All parts of this herbaceous perennial, which grows upright to reach a size of 1.5 metres, are toxic. With its attractive, juicy berries and somewhat sweet taste, belladonna is at the top of the list in the statistics of poison emergency call centres in the regions where it grows wild (especially in southern Germany). Children have been known to put the berries in their mouth often without thinking, and even adults often confuse them with edible berries. Even a few berries can cause severe poisoning, causing respiratory and cardiac arrest, sometimes leading to death. Belladonna blossoms from June to August. After flowering, it develops large, black berries that grow up to 1.5 cm large. As a potentised substance in homeopathy and anthroposophical medicine, belladonna is often used to relieve congestion and cramps, such as those arising in the digestive system or related to high blood pressure. Its most important use is in the treatment of acute, febrile infection, especially in the air passages, and it is often combined with honey bee venom, also called Apis. Symptoms that belladonna helps especially well to combat can be identified according to the homeopathic rule of similarity, based on the toxic reactions it induces. These include symptoms such as fever, restlessness, dry mouth, throbbing pain, dry cough, and the sensation of blood rushing to the head. Belladonna is also used to treat infections in the throat.

Origin

Plant of transitions: Belladonna (Atropa belladona) belongs to the nightshade (Solanaceae) family – which include various species such as henbane, tobacco and potato that have been used over the centuries as poisons, medicines, for food or pleasure. A prominent feature of this family are the five-petalled blossoms that are often fused together at the bottom; the fruit is usually a berry.
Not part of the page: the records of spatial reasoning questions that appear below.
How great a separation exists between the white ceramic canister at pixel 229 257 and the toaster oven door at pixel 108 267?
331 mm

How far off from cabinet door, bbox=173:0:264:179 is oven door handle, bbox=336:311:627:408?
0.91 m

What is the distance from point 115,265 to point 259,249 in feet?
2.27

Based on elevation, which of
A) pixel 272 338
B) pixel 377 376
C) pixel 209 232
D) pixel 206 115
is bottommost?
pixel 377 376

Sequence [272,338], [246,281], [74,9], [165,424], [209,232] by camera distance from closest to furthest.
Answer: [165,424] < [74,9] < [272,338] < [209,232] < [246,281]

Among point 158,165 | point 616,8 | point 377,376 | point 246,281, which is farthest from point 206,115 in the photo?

As a typical representative of its family, belladonna displays these characteristics in a particularly impressive way. The name “belladonna” comes from the Italian language, meaning “beautiful lady”, either for its beautiful blossoms or because it was previously used in eye drops to dilate women’s pupils for a seductive appearance. Another common name is “deadly nightshade” due to the plant’s toxicity. Belladonna can be found in central and southern Europe, North Africa, in northern Europe up to northern England and in eastern Europe as far as Ukraine. It requires humus-rich and somewhat calcareous soil, and likes to grow along the warm, moist edges of the forest, in forest clearings and in meadows. It often grows at the shady transition from one area to another. Belladonna’s habitat is also an expression of the interplay between its light and dark tendencies, the forces of light and shadow at work and the transition from one to the other – making it a plant of twilight.

History

Dangerous delirium: In ancient times, belladonna was used for religious and magical purposes. As a hallucinatory drug, it enabled experiences in the dreamlike transitional state between sleeping and waking consciousness, but which were closely associated with death, due to the plant’s high toxicity. The psychoactive effects are the result of the alkaloids it contains, including hyoscyamine, atropine and scopolamine, which are also present in other plants of the nightshade family.